Impute to the middle (date_imputaton = "mid") and suppress imputation flag (flag_imputation = "none")

In this example, we will derive TRTSDT with date imputation flag (*DTF) suppressed. Since date_imputation = "mid", partial date imputation will be set to June 30th for missing month and 15th for missing day only. The flag_imputation = "none" call ensures no date imputation flag is created. In practice, as per CDISC requirements this option can only be selected if the imputed variable is not part of the final ADaM dataset.


exdt <- tribble(
  ~EXSTDTC,
  "2019-07-18T15:25:40",
  "2019-07-18T15:25",
  "2019-07-18",
  "2019-02",
  "2019",
  "2019---07",
  ""
)
derive_vars_dt(
  exdt,
  new_vars_prefix = "TRTS",
  dtc = EXSTDTC,
  highest_imputation = "M",
  date_imputation = "mid",
  flag_imputation = "none"
)
#> # A tibble: 7 × 2
#>   EXSTDTC               TRTSDT
#>   <chr>                 <date>
#> 1 "2019-07-18T15:25:40" 2019-07-18
#> 2 "2019-07-18T15:25"    2019-07-18
#> 3 "2019-07-18"          2019-07-18
#> 4 "2019-02"             2019-02-15
#> 5 "2019"                2019-06-30
#> 6 "2019---07"           2019-06-30
#> 7 ""                    NA        

Impute to a specific date (date_imputation = "04-06")

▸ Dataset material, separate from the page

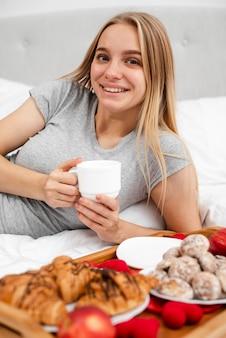 Średnio strzał kobieta w łóżku z filiżanką kawy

In this example, we derive ASTDT with specific date imputation, i.e. date_imputation = "04-06". Note that day portion, "-06", is used in the imputation of the record with "2019-02".

derive_vars_dt(
  mhdt,
  new_vars_prefix = "AST",
  dtc = MHSTDTC,
  highest_imputation = "M",
  date_imputation = "04-06"
)
#> # A tibble: 7 × 3
#>   MHSTDTC               ASTDT      ASTDTF
#>   <chr>                 <date>     <chr>
#> 1 "2019-07-18T15:25:40" 2019-07-18 <NA>
#> 2 "2019-07-18T15:25"    2019-07-18 <NA>
#> 3 "2019-07-18"          2019-07-18 <NA>
#> 4 "2019-02"             2019-02-06 D
#> 5 "2019"                2019-04-06 M
#> 6 "2019---07"           2019-04-06 M
#> 7 ""                    NA         <NA>  

Avoid imputation before a user-defined date (min_dates)

In this example, we derive ASTDT where AESTDTC is all partial dates in need of imputation. Using min_dates = exprs(TRTSDTM), we are telling the function to not allow imputation dates to be before the treatment start date via min_dates argument. Note that the second record does not get imputed as it is before TRTSDTM.

adae <- tribble(
  ~AESTDTC, ~TRTSDTM,
  "2020-12", ymd_hms("2020-12-06T12:12:12"),
  "2020-11", ymd_hms("2020-12-06T12:12:12")
)

derive_vars_dt(
  adae,
  dtc = AESTDTC,
  new_vars_prefix = "AST",
  highest_imputation = "M",
  min_dates = exprs(TRTSDTM)
)
#> # A tibble: 2 × 4
#>   AESTDTC TRTSDTM             ASTDT      ASTDTF
#>   <chr>   <dttm>              <date>     <chr>
#> 1 2020-12 2020-12-06 12:12:12 2020-12-06 D
#> 2 2020-11 2020-12-06 12:12:12 2020-11-01 D     

Preserve lower components if higher ones were imputed (preserve)

The preserve argument can be used to "preserve" information from the partial dates. For example, "2019---07", will be displayed as "2019-06-07" rather than "2019-06-30" with preserve = TRUE and date_imputation = "mid" .

derive_vars_dt(
  mhdt,
  new_vars_prefix = "AST",
  dtc = MHSTDTC,
  highest_imputation = "M",
  date_imputation = "mid",
  preserve = TRUE
)
#> # A tibble: 7 × 3
#>   MHSTDTC               ASTDT      ASTDTF
#>   <chr>                 <date>     <chr>
#> 1 "2019-07-18T15:25:40" 2019-07-18 <NA>
#> 2 "2019-07-18T15:25"    2019-07-18 <NA>
#> 3 "2019-07-18"          2019-07-18 <NA>
#> 4 "2019-02"             2019-02-15 D
#> 5 "2019"                2019-06-30 M
#> 6 "2019---07"           2019-06-07 M
#> 7 ""                    NA         <NA>  

Further examples

Further example usages of this function can be found in the Date and Time Imputation vignette.